Abstract

In mass spectrometry-based metabolomics, the differences in the analytical results from different laboratories/machines are an issue to be considered because various types of machines are used in each laboratory. Moreover, the analytical methods are unique to each laboratory. It is important to understand the reality of inter-laboratory differences in metabolomics. Therefore, we have evaluated whether the differences in analytical methods, with the exception sample pretreatment and including metabolite extraction, are involved in the inter-laboratory differences or not. In this study, nine facilities are evaluated for inter-laboratory comparisons of metabolomic analysis. Identical dried samples prepared from human and mouse plasma are distributed to each laboratory, and the metabolites are measured without the pretreatment that is unique to each laboratory.

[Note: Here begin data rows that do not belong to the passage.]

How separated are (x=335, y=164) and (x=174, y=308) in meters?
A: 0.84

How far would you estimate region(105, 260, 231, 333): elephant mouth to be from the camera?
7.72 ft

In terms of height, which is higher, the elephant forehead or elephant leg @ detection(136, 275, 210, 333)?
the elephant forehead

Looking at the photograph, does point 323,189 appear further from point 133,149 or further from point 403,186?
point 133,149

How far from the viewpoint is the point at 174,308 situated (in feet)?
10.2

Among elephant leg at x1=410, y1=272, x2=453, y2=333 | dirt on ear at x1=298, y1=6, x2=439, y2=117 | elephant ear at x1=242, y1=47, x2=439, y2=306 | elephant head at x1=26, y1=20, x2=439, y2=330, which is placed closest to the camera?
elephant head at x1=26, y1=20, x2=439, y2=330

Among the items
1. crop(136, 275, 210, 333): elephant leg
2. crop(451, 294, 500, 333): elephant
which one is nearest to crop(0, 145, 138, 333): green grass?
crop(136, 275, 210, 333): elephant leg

In these measurements, hydrophilic and hydrophobic metabolites are analyzed using 11 and 7 analytical methods, respectively. The metabolomic data acquired at each laboratory are integrated, and the differences in the metabolomic data from the laboratories are evaluated. No substantial difference in the relative quantitative data (human/mouse) for a little less than 50% of the detected metabolites is observed, and the hydrophilic metabolites have fewer differences between the laboratories compared with hydrophobic metabolites. From evaluating selected quantitatively guaranteed metabolites, the proportion of metabolites without the inter-laboratory differences is observed to be slightly high. It is difficult to resolve the inter-laboratory differences in metabolomics because all laboratories cannot prepare the same analytical environments. However, the results from this study indicate that the inter-laboratory differences in metabolomic data are due to measurement and data analysis rather than sample preparation, which will facilitate the understanding of the problems in metabolomics studies involving multiple laboratories.

Highlights

  • Mass spectrometry (MS)-based metabolomics have been widely applied to a variety of research fields, targeting microorganisms, plants, animals, and humans, to understand metabolism in the body [1,2,3,4]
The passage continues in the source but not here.